Analyse · On a beaucoup parlé des protestations de la « Génération Z » au Kenya ces derniers mois, moins de la mobilisation de la jeunesse dans l’Ouganda voisin. Rapidement maîtrisée par le régime Museveni, celle-ci a pourtant marqué les esprits. Inspirée par la révolte kényane, elle n’en reste pas moins ancrée dans des réalités bien locales.

L'image montre une scène tendue sur une rue. On peut voir des policiers en uniforme, portant des casques rouges, qui semblent intervenir auprès d'un homme. Ce dernier est tiré en arrière par un autre homme qui essaie de le protéger. L'atmosphère est chaotique, avec des tensions visibles entre les forces de l'ordre et la personne qu'ils maîtrisent. En arrière-plan, il y a quelques personnes observant la situation et des véhicules garés. Le paysage évoque une ambiance de manifestation ou d'émeute.
Des manifestants arrêtés lors de la marche sur le Parlement du 23 juillet 2024, à Kampala.
© Institute of the Black World 21st Century

Le 3 septembre 2024, le président de la National Unity Platform (NUP), Robert Kyagulanyi Ssentamu, alias Bobi Wine, a été blessé à la jambe lorsque la police a voulu disperser un petit rassemblement de ses supporters à Bulindo, à quelques kilomètres au nord de Kampala, la capitale ougandaise. Il a été hospitalisé, opéré, et il est sorti de l’hôpital le lendemain.

Des rumeurs circulant sur les réseaux sociaux et relayées par de grands médias internationaux ont d’abord affirmé qu’il avait été blessé par balle. En réponse, Kituuma Rusoke, le porte-parole de la police, s’est attiré les moqueries en déclarant que le chanteur/politicien s’était blessé en trébuchant au moment de monter dans sa voiture. On sait aujourd’hui qu’il a été blessé par les éclats d’une grenade lacrymogène. Trois de ses supporters présents sur les lieux ont été arrêtés et ils étaient toujours en détention plusieurs jours plus tard. La NUP veut poursuivre la police en justice, mais cette procédure a peu de chances d’aboutir dans un contexte caractérisé par une grande impunité des services de sécurité.

Cet épisode très médiatisé n’est que la partie émergée d’un iceberg répressif déployé par le régime depuis des années, contre l’opposition en général, et contre Bobi Wine en particulier. Ce dernier a été le principal opposant à Yoweri Museveni lors de l’élection présidentielle de 2021, à l’issue de laquelle il est parvenu à obtenir 35 % des voix malgré des irrégularités. Depuis que Bobi Wine est entré en politique à l’occasion d’une élection partielle qui l’a vu obtenir un siège de parlementaire, en 2017, les autorités lui ont mis des bâtons dans les roues : impossibilité de créer un parti politique1, usage discriminant des restrictions liées au Covid-19, interdiction de concert et de rassemblements, confiscation de matériel, arrestations…

Des enlèvements en pleine rue

Au-delà de la personne de Bobi Wine, on dénombre depuis cinq ans des dizaines d’arrestations, que ce soit dans le cadre d’événements protestataires ou lors d’enlèvements en pleine rue : les personnes ainsi interpellées sont jetées dans des camionnettes blanches, les fameux « drones ». Une partie de ces détenus disparaissent dans les tuyaux de la machine judiciaire. En outre, des civils sont toujours poursuivis par des tribunaux militaires alors qu’un jugement de la Cour constitutionnelle a réaffirmé que ce n’était pas légal.
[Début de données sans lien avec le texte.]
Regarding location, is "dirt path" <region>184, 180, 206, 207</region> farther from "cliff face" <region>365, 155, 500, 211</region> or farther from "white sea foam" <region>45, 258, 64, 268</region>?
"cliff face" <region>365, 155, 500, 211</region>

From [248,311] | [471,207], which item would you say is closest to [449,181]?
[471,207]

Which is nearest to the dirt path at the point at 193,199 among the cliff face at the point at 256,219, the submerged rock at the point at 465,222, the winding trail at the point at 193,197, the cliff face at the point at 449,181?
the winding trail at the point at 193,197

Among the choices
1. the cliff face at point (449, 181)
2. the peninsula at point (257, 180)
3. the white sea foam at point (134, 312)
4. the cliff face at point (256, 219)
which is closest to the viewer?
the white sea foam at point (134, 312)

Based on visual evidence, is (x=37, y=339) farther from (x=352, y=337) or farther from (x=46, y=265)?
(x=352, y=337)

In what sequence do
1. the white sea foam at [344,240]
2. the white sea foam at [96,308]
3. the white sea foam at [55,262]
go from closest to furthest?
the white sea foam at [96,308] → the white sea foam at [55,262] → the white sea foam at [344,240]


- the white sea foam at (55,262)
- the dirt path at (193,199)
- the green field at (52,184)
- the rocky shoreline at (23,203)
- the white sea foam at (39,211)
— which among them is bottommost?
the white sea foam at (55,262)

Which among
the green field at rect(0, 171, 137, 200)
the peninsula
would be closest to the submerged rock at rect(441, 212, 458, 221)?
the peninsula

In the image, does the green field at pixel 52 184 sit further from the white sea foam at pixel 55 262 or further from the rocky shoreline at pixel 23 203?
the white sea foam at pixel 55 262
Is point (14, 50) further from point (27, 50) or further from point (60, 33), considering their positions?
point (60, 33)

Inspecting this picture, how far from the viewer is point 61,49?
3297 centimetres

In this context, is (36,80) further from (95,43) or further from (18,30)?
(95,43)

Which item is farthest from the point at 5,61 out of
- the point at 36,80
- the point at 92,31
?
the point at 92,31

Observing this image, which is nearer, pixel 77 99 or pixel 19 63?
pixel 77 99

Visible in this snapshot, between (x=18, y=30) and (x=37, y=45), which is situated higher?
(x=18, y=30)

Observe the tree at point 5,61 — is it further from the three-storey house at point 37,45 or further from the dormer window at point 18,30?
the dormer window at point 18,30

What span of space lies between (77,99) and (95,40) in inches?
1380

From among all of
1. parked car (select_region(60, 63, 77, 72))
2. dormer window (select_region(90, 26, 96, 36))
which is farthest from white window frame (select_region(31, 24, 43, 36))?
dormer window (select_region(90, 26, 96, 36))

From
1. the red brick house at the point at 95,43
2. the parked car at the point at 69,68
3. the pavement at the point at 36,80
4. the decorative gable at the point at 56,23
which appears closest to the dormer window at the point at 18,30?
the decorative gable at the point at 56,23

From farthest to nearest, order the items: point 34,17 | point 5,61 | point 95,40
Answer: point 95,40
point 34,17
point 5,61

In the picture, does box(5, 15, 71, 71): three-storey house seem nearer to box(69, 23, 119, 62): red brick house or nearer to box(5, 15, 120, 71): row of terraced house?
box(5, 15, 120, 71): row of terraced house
Un des épisodes les plus marquants de cette répression ces dernières années s’est déroulé à Arua, dans le nord-ouest du pays, en 2018, lors d’une campagne pour une élection partielle au cours de laquelle le chauffeur et garde du corps de Bobi Wine, Yasin Kawuuma, a été tué par balle. Mais le plus sanglant remonte à novembre 2020, quand cinquante-quatre personnes ont été tuées à Kampala et dans ses environs lors de la répression de protestations liées à l’arrestation de Bobi Wine en pleine campagne électorale pour la présidentielle.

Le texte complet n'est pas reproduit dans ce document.